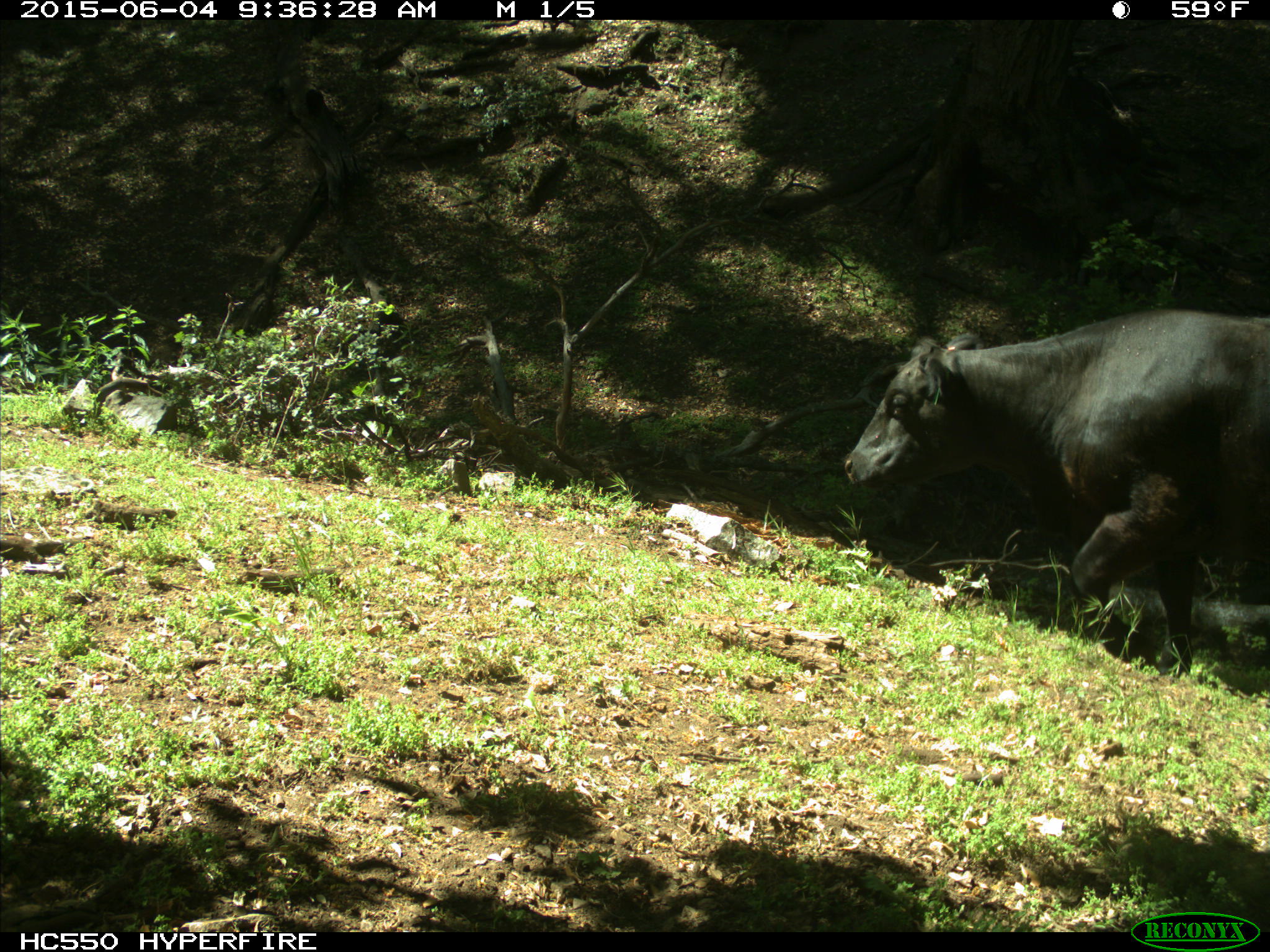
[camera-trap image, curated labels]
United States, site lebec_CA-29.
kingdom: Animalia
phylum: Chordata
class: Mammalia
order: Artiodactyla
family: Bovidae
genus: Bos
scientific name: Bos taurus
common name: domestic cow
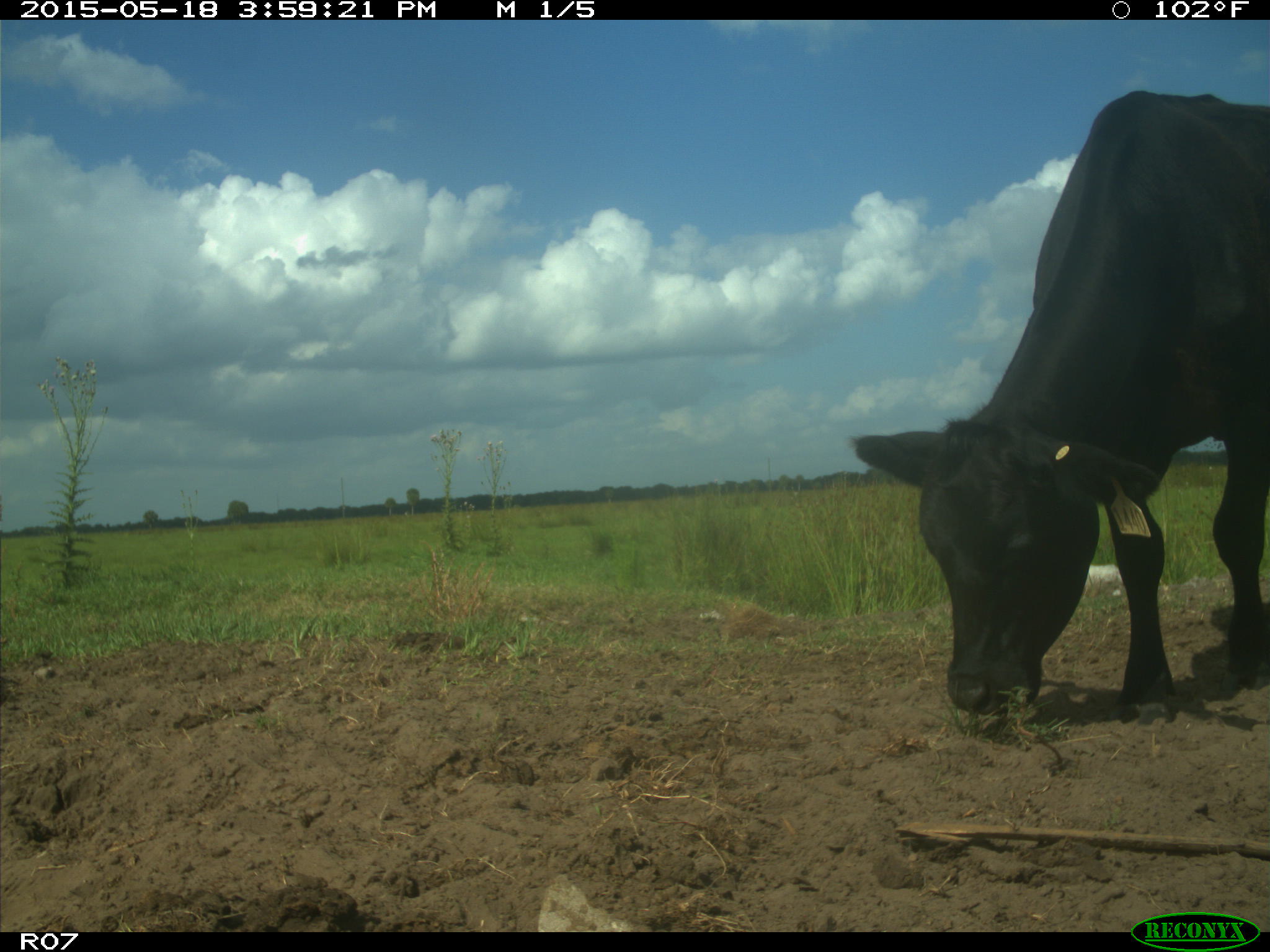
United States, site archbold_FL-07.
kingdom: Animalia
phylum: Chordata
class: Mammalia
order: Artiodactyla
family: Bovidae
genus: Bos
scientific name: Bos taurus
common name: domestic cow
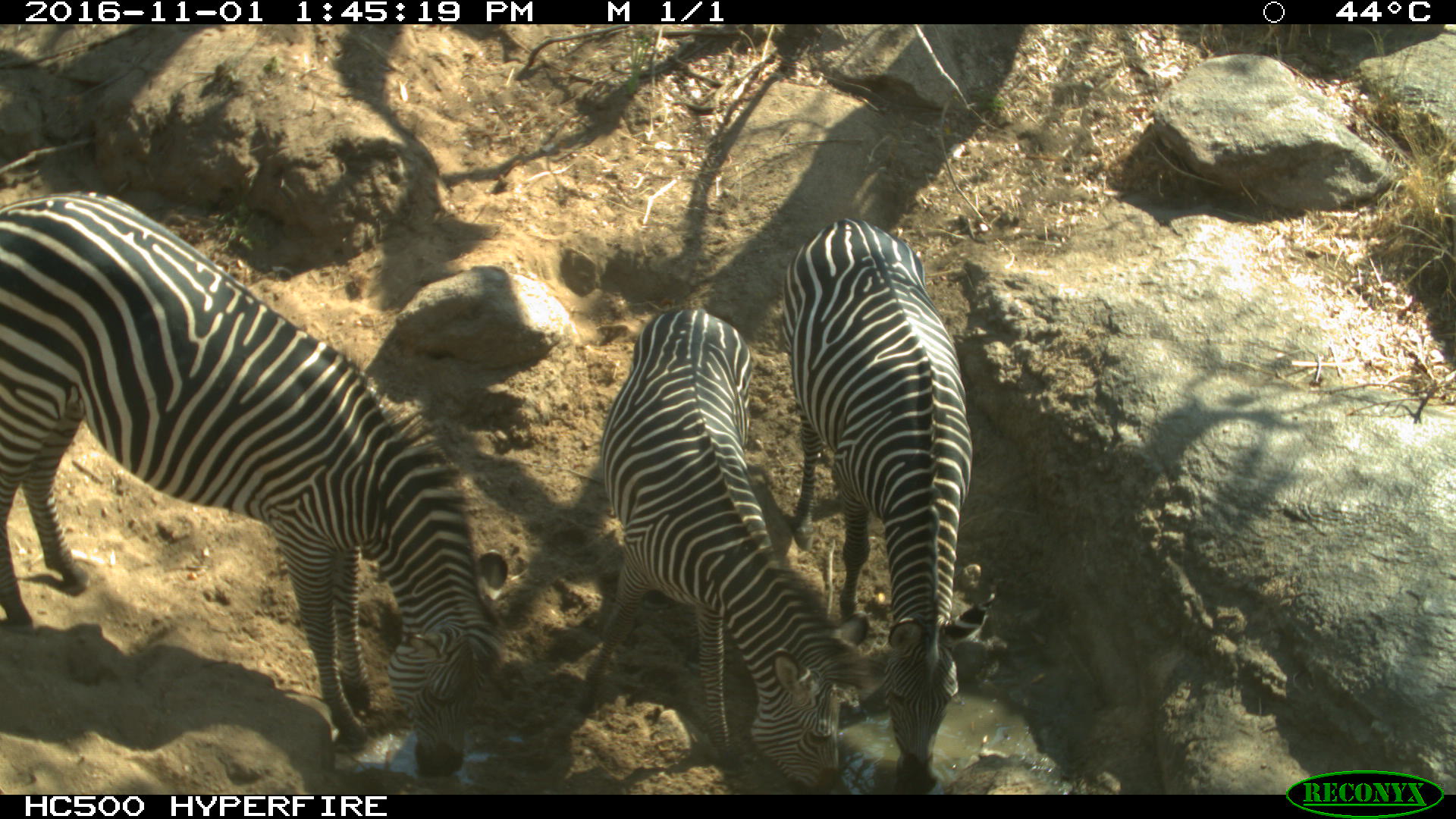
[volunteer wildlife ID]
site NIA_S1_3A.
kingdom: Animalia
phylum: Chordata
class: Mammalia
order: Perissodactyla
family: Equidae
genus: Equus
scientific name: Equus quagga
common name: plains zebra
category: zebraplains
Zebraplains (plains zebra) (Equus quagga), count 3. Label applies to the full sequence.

▶ [Problem statement]:
Reproduce each line from the records that contains the word "United".

▶ [Expected answer]:
United States, site lebec_CA-29.
United States, site archbold_FL-07.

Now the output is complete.